◆ INPUT RECORDS
::::

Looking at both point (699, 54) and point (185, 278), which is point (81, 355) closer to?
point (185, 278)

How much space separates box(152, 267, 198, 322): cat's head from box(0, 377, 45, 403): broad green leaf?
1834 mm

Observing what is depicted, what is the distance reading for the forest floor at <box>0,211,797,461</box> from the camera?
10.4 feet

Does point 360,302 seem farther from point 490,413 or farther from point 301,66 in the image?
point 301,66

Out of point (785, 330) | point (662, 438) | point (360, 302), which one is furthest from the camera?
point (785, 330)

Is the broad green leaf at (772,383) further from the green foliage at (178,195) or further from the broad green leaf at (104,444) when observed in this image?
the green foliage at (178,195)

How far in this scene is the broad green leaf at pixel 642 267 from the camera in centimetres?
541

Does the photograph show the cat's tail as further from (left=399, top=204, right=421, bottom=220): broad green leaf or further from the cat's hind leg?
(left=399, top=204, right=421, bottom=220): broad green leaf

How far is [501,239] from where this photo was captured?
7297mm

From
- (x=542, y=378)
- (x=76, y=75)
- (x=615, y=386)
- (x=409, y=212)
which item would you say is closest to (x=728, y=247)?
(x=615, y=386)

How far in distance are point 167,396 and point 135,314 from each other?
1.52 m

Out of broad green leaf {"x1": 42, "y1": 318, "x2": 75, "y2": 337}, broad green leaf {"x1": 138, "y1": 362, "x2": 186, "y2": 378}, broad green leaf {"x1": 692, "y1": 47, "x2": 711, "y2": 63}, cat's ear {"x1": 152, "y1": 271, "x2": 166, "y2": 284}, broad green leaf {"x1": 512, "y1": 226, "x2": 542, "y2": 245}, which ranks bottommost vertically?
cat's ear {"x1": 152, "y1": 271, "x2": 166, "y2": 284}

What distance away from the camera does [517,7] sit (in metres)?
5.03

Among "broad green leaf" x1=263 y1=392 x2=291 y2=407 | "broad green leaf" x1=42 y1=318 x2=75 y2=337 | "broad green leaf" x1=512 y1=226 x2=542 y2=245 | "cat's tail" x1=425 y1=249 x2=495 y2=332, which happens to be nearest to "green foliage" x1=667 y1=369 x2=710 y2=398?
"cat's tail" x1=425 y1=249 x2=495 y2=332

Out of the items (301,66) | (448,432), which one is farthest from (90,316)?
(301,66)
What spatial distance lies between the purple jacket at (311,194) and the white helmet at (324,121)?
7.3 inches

::::

◆ TASK TO CARRY OUT
Quote all of the rows above word for word, from the first to the last.

◆ COMPLETE RESPONSE
Looking at both point (699, 54) and point (185, 278), which is point (81, 355) closer to?
point (185, 278)

How much space separates box(152, 267, 198, 322): cat's head from box(0, 377, 45, 403): broad green leaf?
1834 mm

Observing what is depicted, what is the distance reading for the forest floor at <box>0,211,797,461</box> from the camera?
10.4 feet

Does point 360,302 seem farther from point 490,413 or farther from point 301,66 in the image?
point 301,66

Out of point (785, 330) | point (662, 438) | point (360, 302), which one is furthest from the camera?
point (785, 330)

Is the broad green leaf at (772,383) further from the green foliage at (178,195) or further from the broad green leaf at (104,444) when observed in this image?
the green foliage at (178,195)

How far in this scene is the broad green leaf at pixel 642 267 from the camera in centimetres?
541

Does the photograph show the cat's tail as further from (left=399, top=204, right=421, bottom=220): broad green leaf or further from the cat's hind leg?
(left=399, top=204, right=421, bottom=220): broad green leaf

How far is [501,239] from where this photo was captured?
7297mm

From
- (x=542, y=378)
- (x=76, y=75)
- (x=615, y=386)
- (x=409, y=212)
which item would you say is closest to (x=728, y=247)?
(x=615, y=386)

How far in distance are point 167,396 and point 135,314 from each other?
1.52 m

Out of broad green leaf {"x1": 42, "y1": 318, "x2": 75, "y2": 337}, broad green leaf {"x1": 138, "y1": 362, "x2": 186, "y2": 378}, broad green leaf {"x1": 692, "y1": 47, "x2": 711, "y2": 63}, cat's ear {"x1": 152, "y1": 271, "x2": 166, "y2": 284}, broad green leaf {"x1": 512, "y1": 226, "x2": 542, "y2": 245}, which ranks bottommost vertically?
cat's ear {"x1": 152, "y1": 271, "x2": 166, "y2": 284}

What distance away from the camera does [517,7] sit (in metres)?
5.03

Among "broad green leaf" x1=263 y1=392 x2=291 y2=407 | "broad green leaf" x1=42 y1=318 x2=75 y2=337 | "broad green leaf" x1=512 y1=226 x2=542 y2=245 | "cat's tail" x1=425 y1=249 x2=495 y2=332, which happens to be nearest to "green foliage" x1=667 y1=369 x2=710 y2=398?
"cat's tail" x1=425 y1=249 x2=495 y2=332

Out of the items (301,66) | (448,432), which one is farthest from (90,316)?
(301,66)
What spatial distance lies between the purple jacket at (311,194) and the white helmet at (324,121)?
7.3 inches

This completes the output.